Lorraine Daston
Description at the Limit: A New Language for New Things in Early Modern Science
2024-2025 (October - November)
Biography
Lorraine Daston is Director emerita at the Max Planck Institute for the History of Science, Berlin, Visiting Professor in the Committee on Social Thought at the University of Chicago, and Permanent Fellow of the Wissenschaftskolleg zu Berlin. She has published broadly on topics in the history of science, including probability, wonders, objectivity, and observation. Her most recent books are Rules: A short History of What We Live By (Princeton University Press, 2022) and Rivals: How Scientists Learned to Cooperate (Columbia Global Reports, 2023).
Project Summary
The challenge was not only finding a way to throw a net of familiar words around the Brazilians Michel de Montaigne met at the royal entry in Rouen in 1550 or the Aztec gold viewed by Albrecht Dürer in Antwerp in 1520; it was also to create a shared descriptive vocabulary, both quantitative and qualitative, both verbal and visual, for communication within an increasingly dense network of savants.
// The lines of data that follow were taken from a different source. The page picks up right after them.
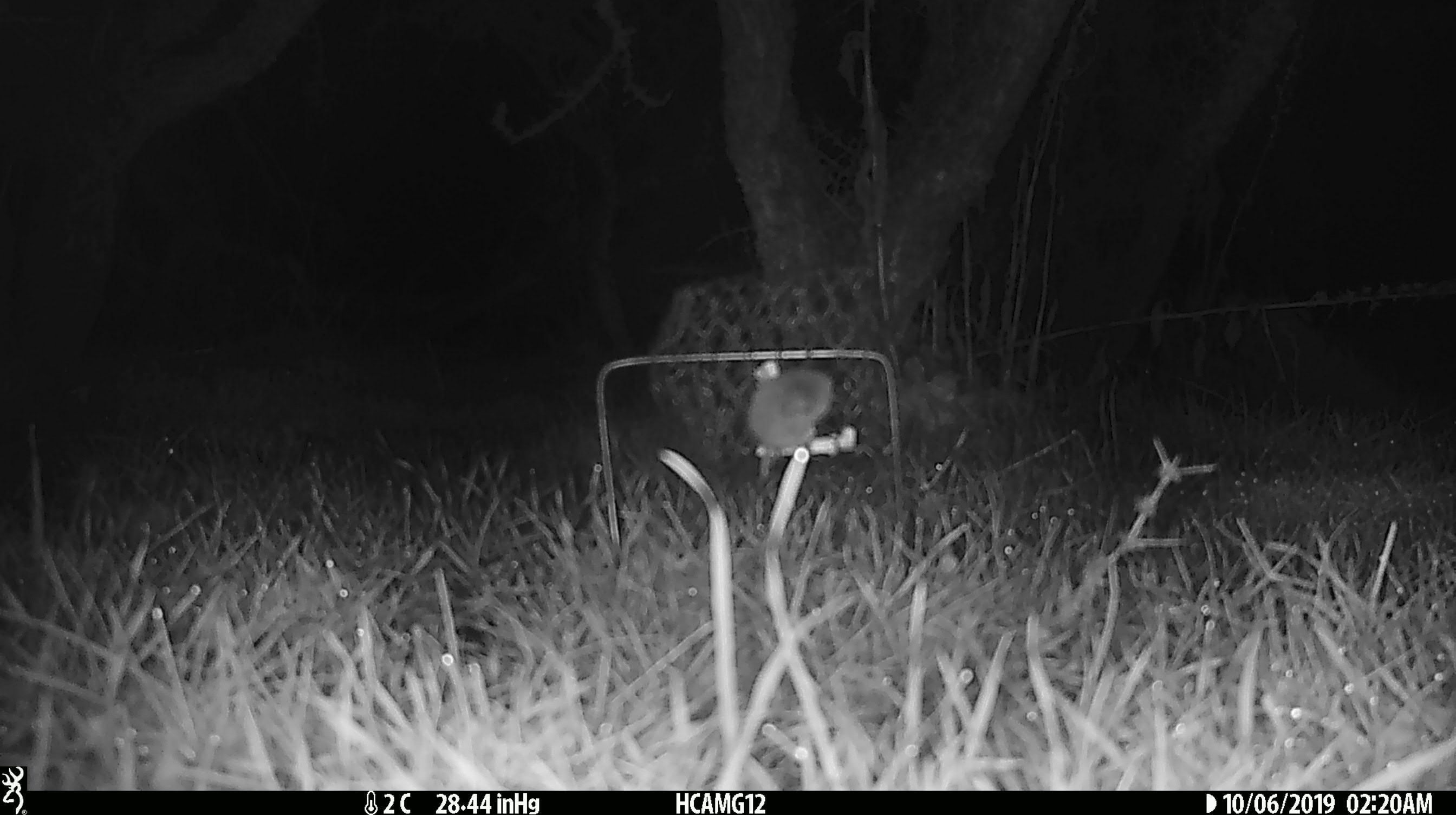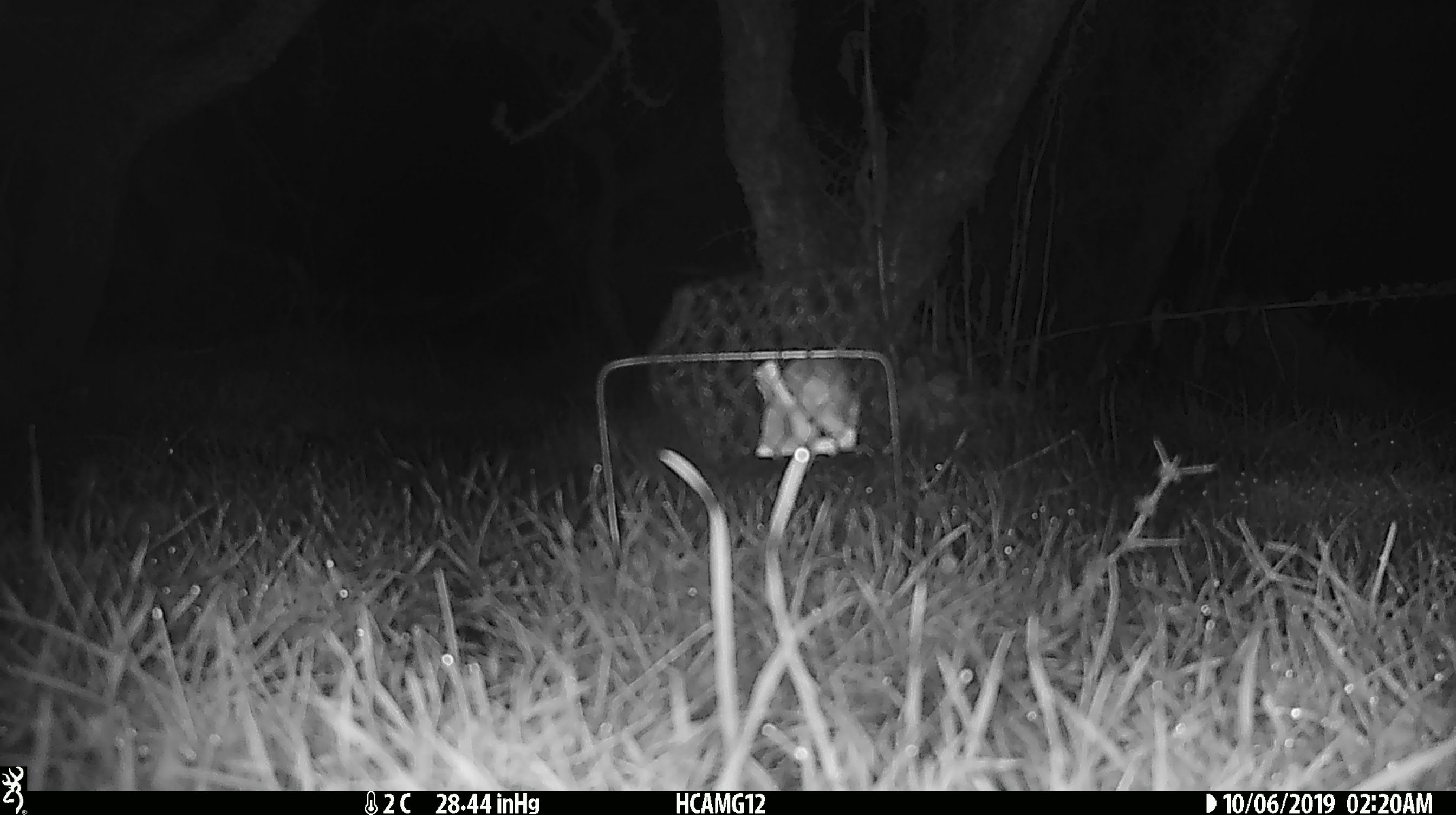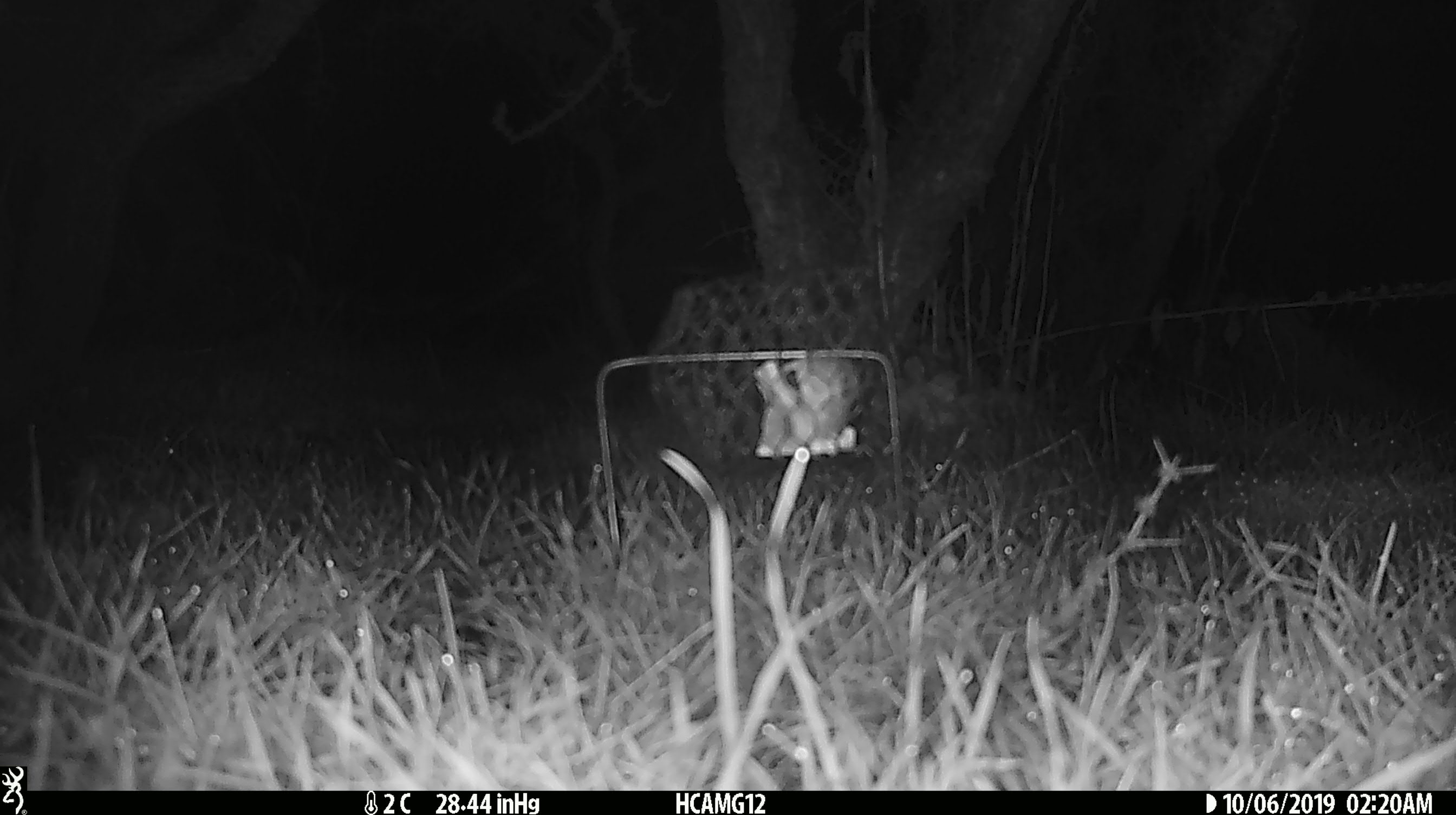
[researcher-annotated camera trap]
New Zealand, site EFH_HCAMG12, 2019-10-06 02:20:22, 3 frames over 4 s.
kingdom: Animalia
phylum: Chordata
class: Mammalia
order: Rodentia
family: Muridae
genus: Mus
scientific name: Mus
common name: mouse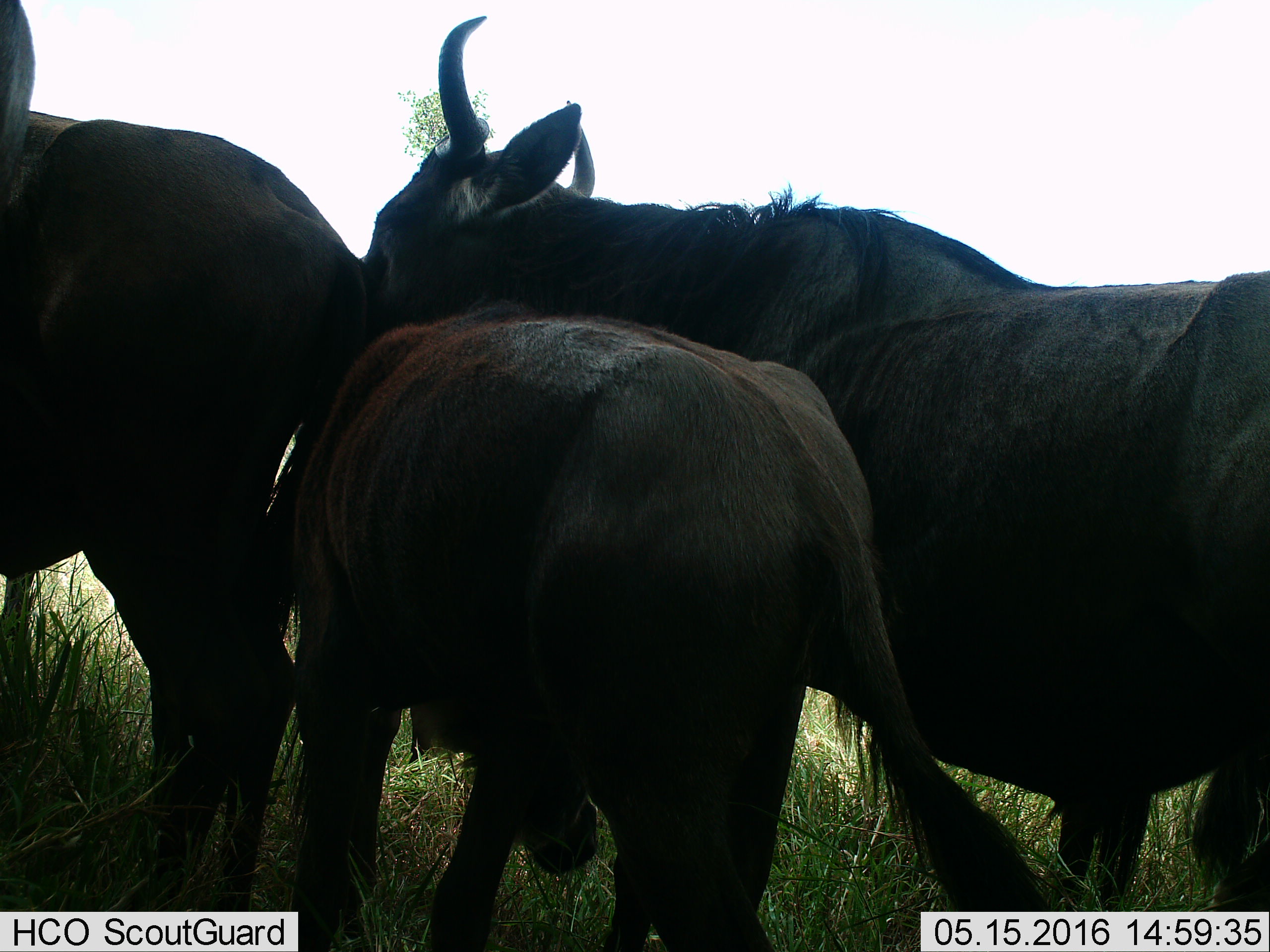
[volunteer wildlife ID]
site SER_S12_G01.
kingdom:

What began in late fifteenth-century Italy as a correspondence among humanists, including many physicians, who exchanged descriptions of new plants, rare ailments, newly unearthed antiquities, and astrometeorological phenomena in their letters, became a concerted movement in the sixteenth and seventeenth centuries with the establishment of academies dedicated to everything from the purification of vernaculars, like Accademia della Crusca in Florence, to the collective making of experiments (Accademia del Cimento in Florence, the Académie Royale des Sciences in Paris, the Royal Society of London), and the collection and exchange of natural history specimens, medical observations, and antiquities (Accademia dei Lincei in the Papal States, Academia Naturae Curiosorum in the Holy Roman Empire). The collective modes of inquiry pioneered by the academies became a laboratory of new language for new experiences.